■ Quoted passage:
::::

For better or for worse
To go back to that big question: Can you be a Christian without being a part of a church? Yes, technically you don’t have to be part of a local church to be a Christian. But technically, you can be married without having sex.
Q Why would you?
Obviously that is a joke, but being part of a local church is like marriage – both the good part and the bad parts. Being part of the church is work, it isn’t always fun, but it is good.
· God intends church not to be a “have to” but a “get to.”
attender or committed?
But this can only happen if you are committed to a local church – simply attending is not enough. It’s like the difference between casual dating and marriage.
There may be some companionship, some enjoyment, but we would be crazy to expect it to provide the same payoff as in marriage.
Q What is the big difference between the two? Commitment!
There is a big difference between saying:
“This is my church, I am a part of it, I invest my time, talents and treasures here, I am submitted to the leadership, it is a priority be here on Sunday”
“I go to church there, usually, sometimes, when the weather isn’t nice, when we feel like, when we can get the kid up, unless I am offend by someone, or the sermon is boring, or Josh is preaching.”
Being an attender means you show us when you want to, hide when you want to, and don’t feel accountable to the church, the phrase “It’s none of your business” lingers in your mind.
· If that describes you, you’re still welcome; I’d rather have you here than nowhere, but know that is not Biblical church.
But being committed to this church means:
1. This is where you belong – you are committed to the people of this church, even when you have to give back.
2. This is where you serve and give – you believe in what is going on and you put your money and actions where your mouth is.
3. This is where you grow – you are not stagnant, and you are accountable to the people of the church and submit to the leadership as they help you grow.
We describe this commitment by using the word “membership.” Some folks react strongly to that word. Member simply means “part of a body” and membership is the state of being part of a body.
· The membership covenant describes the commitments we make, just as a marriage certificate to demonstrates commitment.
It’s not the term membership that’s important nor is the signed covenant – it is committing yourself to one local body, not moving around when ever things get difficult.
· We aren’t polygamist, this isn’t “sister wives.” I don’t want you churching around!
Why this church?
I think you get my point – it is vital that every Christian be committed to one local church. It is absolutely impossible to reach your full potential in Christ without it.
· This to me is a close handed issue – I will fight for this.
Saying “you don’t have to go church...” isn’t heresy, but it is close, and leads many to apostasy.
But I won’t fight over is whether it should be this church – that is up to you.
· There are 100 different Biblical ways to do church. No way is perfect, and no one way will fit everyone.
There are a lot of good churches in the area, and I want to see everyone committed to the church that fits them. Once a month I attend a pastors’ luncheon with local pastors, and there are a lot of godly pastors out there.
· We are not trying to please everyone.
I don’t expect everyone will like this church. In fact I know that is impossible. The only way to avoid offending everyone is to be nothing, do nothing, and say noting, but then “they” will complain to that we are too boring!
· The Gathering has always been too liberal for the conservatives, and too conservative for the liberal!
If you are offended by references to R rated movie, having a beer, or talking about sex, humor that is irreverent against us (we take God seriously, but not ourselves), this might not be the church for you!

::::

■ Working data:

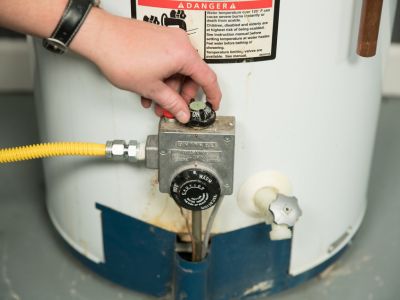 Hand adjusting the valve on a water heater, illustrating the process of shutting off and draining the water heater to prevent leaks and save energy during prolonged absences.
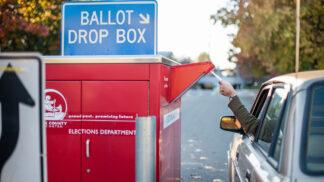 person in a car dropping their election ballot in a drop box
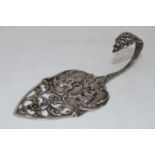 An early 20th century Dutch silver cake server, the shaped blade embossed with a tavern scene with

::::

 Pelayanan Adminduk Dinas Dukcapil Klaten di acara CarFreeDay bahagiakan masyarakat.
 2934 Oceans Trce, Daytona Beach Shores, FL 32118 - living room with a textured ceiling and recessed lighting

::::

■ Work to complete:
a: Rewrite the passage on church commitment starting at "Obviously that is" and ending at "the two? Commitment!", replacing "marriage" with "matrimony" throughout.
b: Reproduce the records starting at the line that contains "Hand adjusting the" and ending at the line that contains "An early 20th". Leave the pictures out of your answer.

■ Answers provided:
a:
Obviously that is a joke, but being part of a local church is like matrimony – both the good part and the bad parts. Being part of the church is work, it isn’t always fun, but it is good.
· God intends church not to be a “have to” but a “get to.”
attender or committed?
But this can only happen if you are committed to a local church – simply attending is not enough. It’s like the difference between casual dating and matrimony.
There may be some companionship, some enjoyment, but we would be crazy to expect it to provide the same payoff as in matrimony.
Q What is the big difference between the two? Commitment!

b:
 Hand adjusting the valve on a water heater, illustrating the process of shutting off and draining the water heater to prevent leaks and save energy during prolonged absences.
 person in a car dropping their election ballot in a drop box
 An early 20th century Dutch silver cake server, the shaped blade embossed with a tavern scene with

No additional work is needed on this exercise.